There’s 2 download links for each installer. If your download is going really slow just cancel the download and try the other download link. When writing this post I found that download site 1 was running at a snails pace, but download site 2 was pretty fast.
Once the application has finished downloading go ahead and install it. I’m not going to cover installation, but it is pretty straight forward, just follow the prompts. The people at Server Press have written a walkthrough here that you can check out if you’d like.
Once the software has installed go ahead and launch the app.
Step 2, configure the server, install WordPress
When you first launch Desktop Server you’ll see a screen like this. Leave “Yes” selected and click “Next”. The app is going to quit and restart with administrative privileges.
If you are on a Mac you’ll probably see this window. Desktop Server is asking, hey, is it okay if I run as an admin? You’ll need to enter your admin password to continue.
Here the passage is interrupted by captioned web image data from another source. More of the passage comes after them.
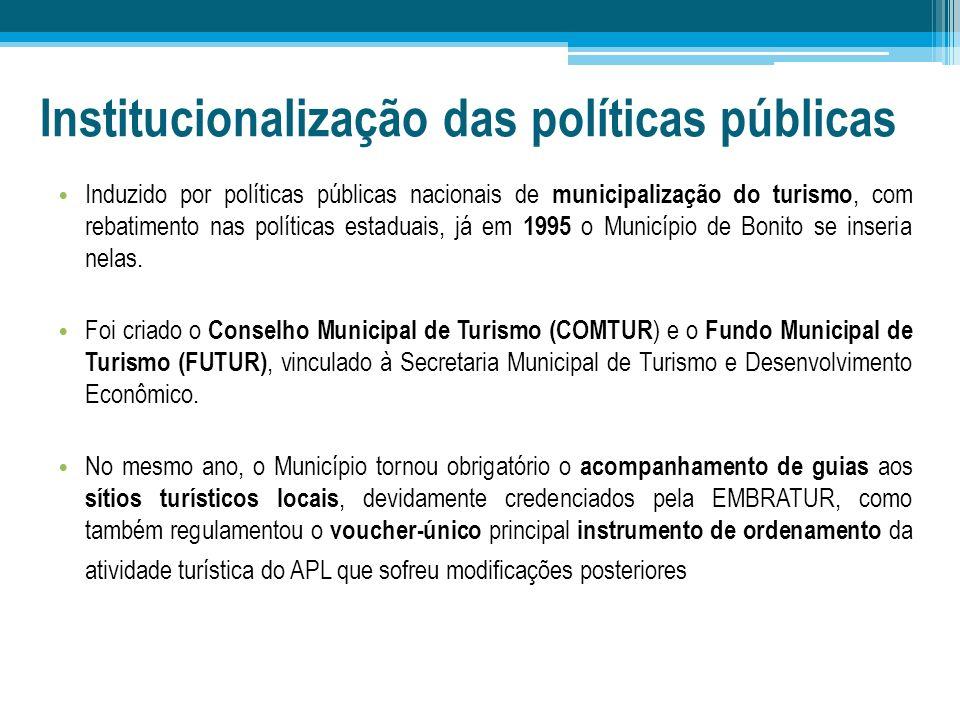 Institucionalização das políticas públicas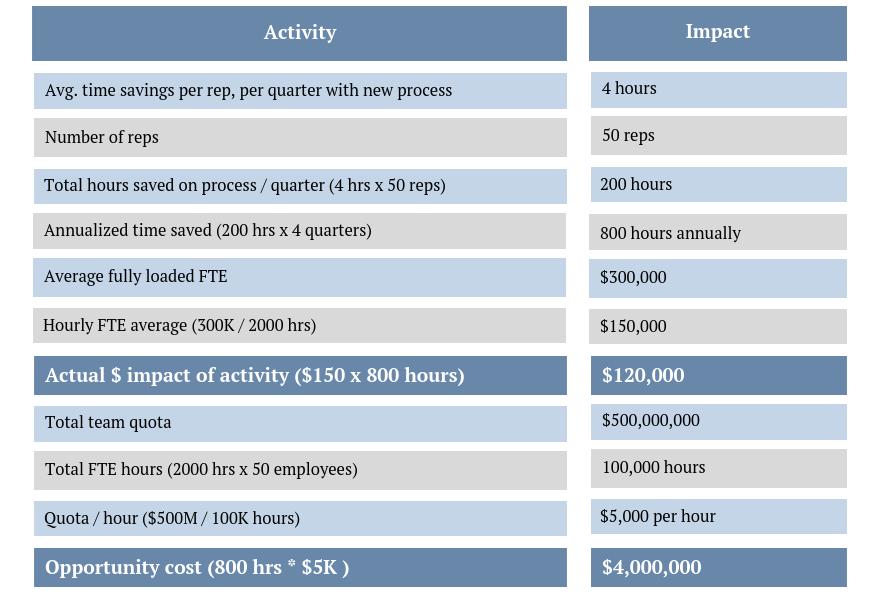 Productivity Chart.png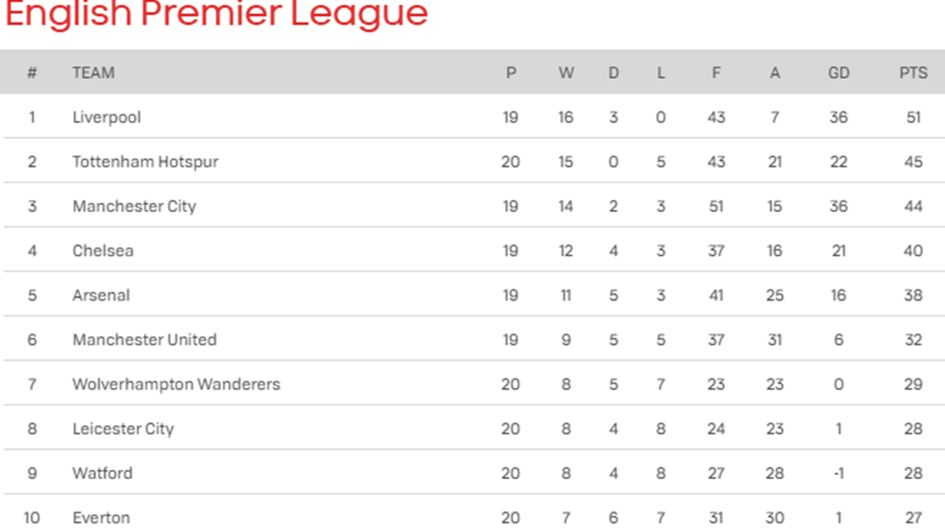 The top of the Premier League table following today's games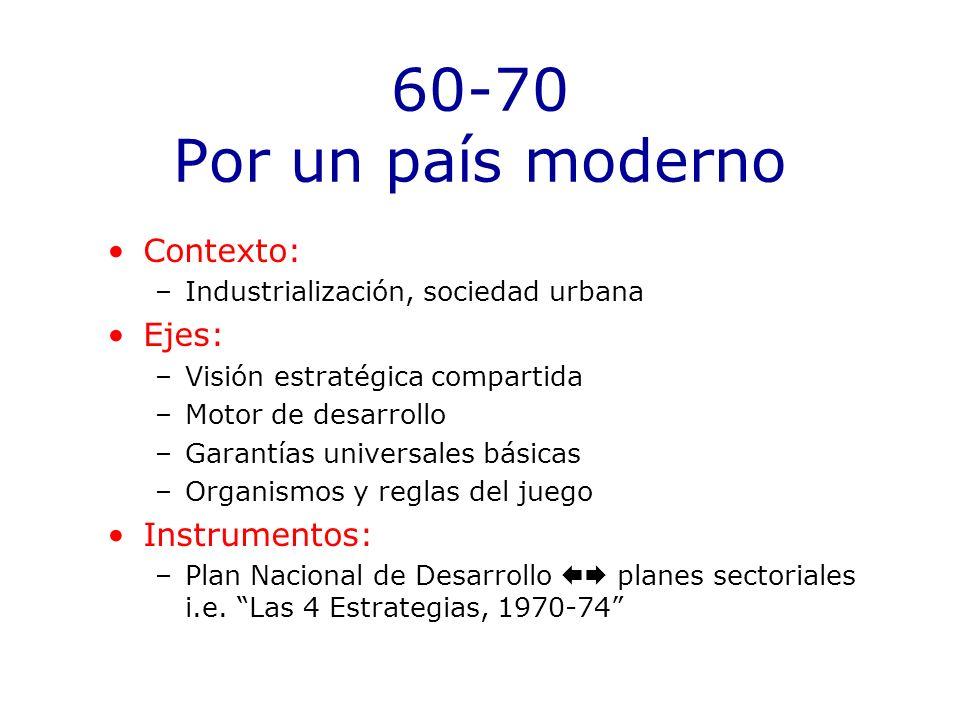 60-70 Por un país moderno Contexto: Ejes: Instrumentos: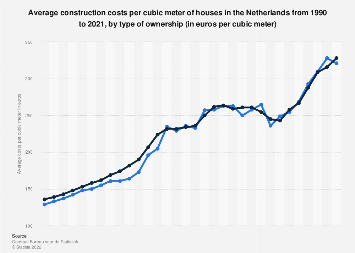 Average construction costs per cubic meter Netherlands, by type of ownership 2006-16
Next you’ll see a window that looks like this. Desktop Server is asking if you’d like it to go ahead and start the web services. We do. Leave “Yes” selected and click next.
Again, if you are on a Mac, and if you have your firewall running (which you should) you may see this screen. If you are on a trusted network, such as your password protected home network (your home network is password protected, right?) go ahead and click allow. If you are on an insecure network, like the wifi at the local coffee shop, click deny. Desktop Server will work either way.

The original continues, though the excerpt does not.